The answer should consist of every line in the material below that has the word "Zealand".
BEGIN Information given
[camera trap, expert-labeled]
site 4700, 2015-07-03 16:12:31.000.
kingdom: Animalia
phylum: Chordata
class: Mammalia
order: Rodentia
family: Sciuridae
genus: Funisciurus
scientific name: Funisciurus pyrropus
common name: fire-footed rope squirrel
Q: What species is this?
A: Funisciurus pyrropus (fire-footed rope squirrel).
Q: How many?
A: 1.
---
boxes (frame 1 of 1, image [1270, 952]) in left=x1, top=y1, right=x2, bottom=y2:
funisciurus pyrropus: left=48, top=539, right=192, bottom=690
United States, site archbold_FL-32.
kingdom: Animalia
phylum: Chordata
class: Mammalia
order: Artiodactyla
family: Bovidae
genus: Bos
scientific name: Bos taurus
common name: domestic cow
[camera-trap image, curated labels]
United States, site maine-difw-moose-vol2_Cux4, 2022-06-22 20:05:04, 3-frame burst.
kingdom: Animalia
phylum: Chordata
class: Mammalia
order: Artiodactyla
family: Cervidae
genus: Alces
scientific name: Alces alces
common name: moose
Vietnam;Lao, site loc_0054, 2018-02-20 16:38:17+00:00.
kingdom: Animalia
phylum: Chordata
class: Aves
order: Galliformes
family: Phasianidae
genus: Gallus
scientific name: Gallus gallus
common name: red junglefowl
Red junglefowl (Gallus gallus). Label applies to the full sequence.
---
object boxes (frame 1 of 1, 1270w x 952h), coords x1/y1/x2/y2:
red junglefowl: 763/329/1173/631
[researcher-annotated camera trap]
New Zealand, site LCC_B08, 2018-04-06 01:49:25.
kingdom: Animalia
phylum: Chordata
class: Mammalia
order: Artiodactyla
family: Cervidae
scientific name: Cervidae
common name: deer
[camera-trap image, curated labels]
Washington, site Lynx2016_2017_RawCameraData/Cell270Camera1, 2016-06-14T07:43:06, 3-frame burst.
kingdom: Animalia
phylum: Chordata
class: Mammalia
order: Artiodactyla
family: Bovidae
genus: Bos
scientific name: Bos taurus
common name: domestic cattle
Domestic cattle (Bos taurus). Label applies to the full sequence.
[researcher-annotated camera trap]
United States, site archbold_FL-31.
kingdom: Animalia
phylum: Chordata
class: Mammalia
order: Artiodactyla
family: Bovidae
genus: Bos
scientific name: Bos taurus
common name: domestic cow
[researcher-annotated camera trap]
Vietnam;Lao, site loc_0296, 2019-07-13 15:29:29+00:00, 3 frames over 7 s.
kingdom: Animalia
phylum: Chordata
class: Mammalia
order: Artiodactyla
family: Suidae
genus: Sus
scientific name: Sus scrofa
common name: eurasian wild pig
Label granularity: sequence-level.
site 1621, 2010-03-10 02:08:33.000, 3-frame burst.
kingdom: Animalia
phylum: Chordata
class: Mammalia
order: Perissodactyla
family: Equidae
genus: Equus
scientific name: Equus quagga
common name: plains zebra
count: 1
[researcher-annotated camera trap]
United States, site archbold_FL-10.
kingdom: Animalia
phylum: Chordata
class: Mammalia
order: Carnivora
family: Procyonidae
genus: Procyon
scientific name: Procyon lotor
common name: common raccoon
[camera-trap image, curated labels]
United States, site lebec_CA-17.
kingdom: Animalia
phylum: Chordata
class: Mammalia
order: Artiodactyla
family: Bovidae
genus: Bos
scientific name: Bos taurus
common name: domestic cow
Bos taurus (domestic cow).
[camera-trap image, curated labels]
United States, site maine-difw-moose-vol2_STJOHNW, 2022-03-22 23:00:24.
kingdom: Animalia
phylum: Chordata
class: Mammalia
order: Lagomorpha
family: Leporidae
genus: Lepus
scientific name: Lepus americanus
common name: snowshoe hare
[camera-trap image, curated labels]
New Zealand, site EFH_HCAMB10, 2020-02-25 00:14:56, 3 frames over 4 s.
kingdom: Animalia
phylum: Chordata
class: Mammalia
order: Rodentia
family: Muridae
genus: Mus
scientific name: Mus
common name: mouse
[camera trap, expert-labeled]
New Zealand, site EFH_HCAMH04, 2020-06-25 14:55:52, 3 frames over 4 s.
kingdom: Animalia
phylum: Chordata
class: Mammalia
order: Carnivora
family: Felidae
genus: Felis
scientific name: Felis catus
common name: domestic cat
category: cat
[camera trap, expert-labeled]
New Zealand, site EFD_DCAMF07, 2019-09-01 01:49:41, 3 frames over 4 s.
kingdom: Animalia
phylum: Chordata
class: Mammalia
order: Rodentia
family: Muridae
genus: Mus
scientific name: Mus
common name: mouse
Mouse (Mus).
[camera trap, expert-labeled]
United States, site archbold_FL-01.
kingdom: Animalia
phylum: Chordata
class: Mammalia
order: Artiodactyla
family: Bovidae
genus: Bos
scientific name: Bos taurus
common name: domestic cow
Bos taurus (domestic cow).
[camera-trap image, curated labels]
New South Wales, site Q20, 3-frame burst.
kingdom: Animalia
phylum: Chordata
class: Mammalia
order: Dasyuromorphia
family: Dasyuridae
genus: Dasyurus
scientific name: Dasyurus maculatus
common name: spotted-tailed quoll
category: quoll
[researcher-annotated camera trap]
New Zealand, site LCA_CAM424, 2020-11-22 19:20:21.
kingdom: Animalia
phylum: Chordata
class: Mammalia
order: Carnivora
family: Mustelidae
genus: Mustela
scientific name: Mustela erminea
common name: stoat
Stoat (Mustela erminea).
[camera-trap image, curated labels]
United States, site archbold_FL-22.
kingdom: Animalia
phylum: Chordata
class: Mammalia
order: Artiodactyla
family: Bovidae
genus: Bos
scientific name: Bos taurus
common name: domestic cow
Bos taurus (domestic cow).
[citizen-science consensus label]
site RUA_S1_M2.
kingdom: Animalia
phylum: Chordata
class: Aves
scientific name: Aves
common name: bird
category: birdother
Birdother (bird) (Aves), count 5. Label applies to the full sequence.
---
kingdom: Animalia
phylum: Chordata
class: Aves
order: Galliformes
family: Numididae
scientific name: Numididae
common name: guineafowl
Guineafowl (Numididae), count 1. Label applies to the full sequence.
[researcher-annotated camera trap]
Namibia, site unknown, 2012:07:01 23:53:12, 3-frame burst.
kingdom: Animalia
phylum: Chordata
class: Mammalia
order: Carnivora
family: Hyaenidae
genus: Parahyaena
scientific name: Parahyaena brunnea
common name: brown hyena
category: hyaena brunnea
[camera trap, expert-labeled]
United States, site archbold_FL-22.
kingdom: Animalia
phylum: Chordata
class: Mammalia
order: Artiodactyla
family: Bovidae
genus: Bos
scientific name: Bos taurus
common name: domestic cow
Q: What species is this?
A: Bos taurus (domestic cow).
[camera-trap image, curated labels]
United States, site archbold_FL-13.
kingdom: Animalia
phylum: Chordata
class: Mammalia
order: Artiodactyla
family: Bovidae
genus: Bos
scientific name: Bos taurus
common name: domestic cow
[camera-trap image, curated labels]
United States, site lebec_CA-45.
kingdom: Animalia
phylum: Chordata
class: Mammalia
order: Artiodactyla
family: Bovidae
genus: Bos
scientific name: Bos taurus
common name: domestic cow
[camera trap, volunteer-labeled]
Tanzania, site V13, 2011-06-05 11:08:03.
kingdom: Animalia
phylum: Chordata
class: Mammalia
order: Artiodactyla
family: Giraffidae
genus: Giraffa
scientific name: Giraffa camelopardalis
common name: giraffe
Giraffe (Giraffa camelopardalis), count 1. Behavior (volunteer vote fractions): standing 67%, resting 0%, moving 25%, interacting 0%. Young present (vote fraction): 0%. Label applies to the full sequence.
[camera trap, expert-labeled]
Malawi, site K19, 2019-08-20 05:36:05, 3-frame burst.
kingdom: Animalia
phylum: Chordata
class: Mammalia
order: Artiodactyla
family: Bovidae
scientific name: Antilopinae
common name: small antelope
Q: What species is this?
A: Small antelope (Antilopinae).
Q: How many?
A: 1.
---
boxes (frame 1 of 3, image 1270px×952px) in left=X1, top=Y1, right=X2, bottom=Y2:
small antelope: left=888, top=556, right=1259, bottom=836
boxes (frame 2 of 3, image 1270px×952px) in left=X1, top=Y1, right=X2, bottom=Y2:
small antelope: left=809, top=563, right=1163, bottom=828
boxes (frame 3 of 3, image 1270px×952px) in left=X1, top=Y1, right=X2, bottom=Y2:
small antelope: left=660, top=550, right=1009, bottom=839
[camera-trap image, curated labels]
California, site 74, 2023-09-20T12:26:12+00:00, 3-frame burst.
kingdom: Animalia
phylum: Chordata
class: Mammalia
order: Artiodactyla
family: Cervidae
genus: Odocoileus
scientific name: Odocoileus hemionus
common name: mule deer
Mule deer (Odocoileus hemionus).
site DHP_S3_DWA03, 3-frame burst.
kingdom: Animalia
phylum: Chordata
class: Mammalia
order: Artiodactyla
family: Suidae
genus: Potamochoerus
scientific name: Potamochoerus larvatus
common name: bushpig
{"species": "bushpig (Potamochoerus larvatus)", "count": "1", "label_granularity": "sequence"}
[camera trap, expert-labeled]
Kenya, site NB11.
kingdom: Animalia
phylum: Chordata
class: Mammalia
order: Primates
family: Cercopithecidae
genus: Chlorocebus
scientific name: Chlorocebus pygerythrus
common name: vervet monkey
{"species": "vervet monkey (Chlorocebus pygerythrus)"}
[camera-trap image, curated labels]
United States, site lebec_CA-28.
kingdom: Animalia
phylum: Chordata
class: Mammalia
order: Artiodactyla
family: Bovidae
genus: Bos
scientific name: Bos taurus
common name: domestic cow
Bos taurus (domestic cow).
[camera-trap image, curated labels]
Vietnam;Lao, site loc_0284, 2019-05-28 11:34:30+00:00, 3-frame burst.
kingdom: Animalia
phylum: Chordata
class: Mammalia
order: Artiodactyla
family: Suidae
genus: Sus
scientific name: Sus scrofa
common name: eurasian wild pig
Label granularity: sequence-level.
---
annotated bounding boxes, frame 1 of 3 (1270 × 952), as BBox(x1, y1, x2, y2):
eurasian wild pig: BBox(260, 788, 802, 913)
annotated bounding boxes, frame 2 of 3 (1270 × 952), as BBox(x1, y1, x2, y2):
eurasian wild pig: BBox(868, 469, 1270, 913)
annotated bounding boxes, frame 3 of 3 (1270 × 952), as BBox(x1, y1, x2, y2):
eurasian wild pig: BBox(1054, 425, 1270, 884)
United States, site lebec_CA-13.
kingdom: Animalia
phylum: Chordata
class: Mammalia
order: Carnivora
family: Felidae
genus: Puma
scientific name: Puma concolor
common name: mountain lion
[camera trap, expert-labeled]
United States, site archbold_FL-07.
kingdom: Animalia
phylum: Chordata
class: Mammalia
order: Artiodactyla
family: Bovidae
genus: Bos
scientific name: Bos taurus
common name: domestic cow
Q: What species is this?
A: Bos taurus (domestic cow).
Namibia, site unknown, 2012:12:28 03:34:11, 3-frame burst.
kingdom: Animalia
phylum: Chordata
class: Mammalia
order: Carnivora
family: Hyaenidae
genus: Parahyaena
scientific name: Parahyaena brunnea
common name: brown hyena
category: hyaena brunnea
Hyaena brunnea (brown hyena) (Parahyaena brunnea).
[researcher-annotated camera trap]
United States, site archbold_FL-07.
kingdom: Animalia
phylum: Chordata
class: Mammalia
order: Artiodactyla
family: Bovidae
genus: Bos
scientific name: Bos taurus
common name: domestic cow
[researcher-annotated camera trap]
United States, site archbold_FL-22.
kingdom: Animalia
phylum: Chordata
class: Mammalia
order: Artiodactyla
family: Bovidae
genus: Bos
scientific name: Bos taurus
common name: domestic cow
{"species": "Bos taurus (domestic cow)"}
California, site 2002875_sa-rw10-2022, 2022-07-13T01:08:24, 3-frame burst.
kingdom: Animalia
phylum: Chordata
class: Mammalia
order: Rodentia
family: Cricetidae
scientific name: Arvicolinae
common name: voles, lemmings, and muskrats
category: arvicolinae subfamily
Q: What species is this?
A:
END Information given
→ **Solved exercise**
New Zealand, site LCC_B08, 2018-04-06 01:49:25.
New Zealand, site EFH_HCAMB10, 2020-02-25 00:14:56, 3 frames over 4 s.
New Zealand, site EFH_HCAMH04, 2020-06-25 14:55:52, 3 frames over 4 s.
New Zealand, site EFD_DCAMF07, 2019-09-01 01:49:41, 3 frames over 4 s.
New Zealand, site LCA_CAM424, 2020-11-22 19:20:21.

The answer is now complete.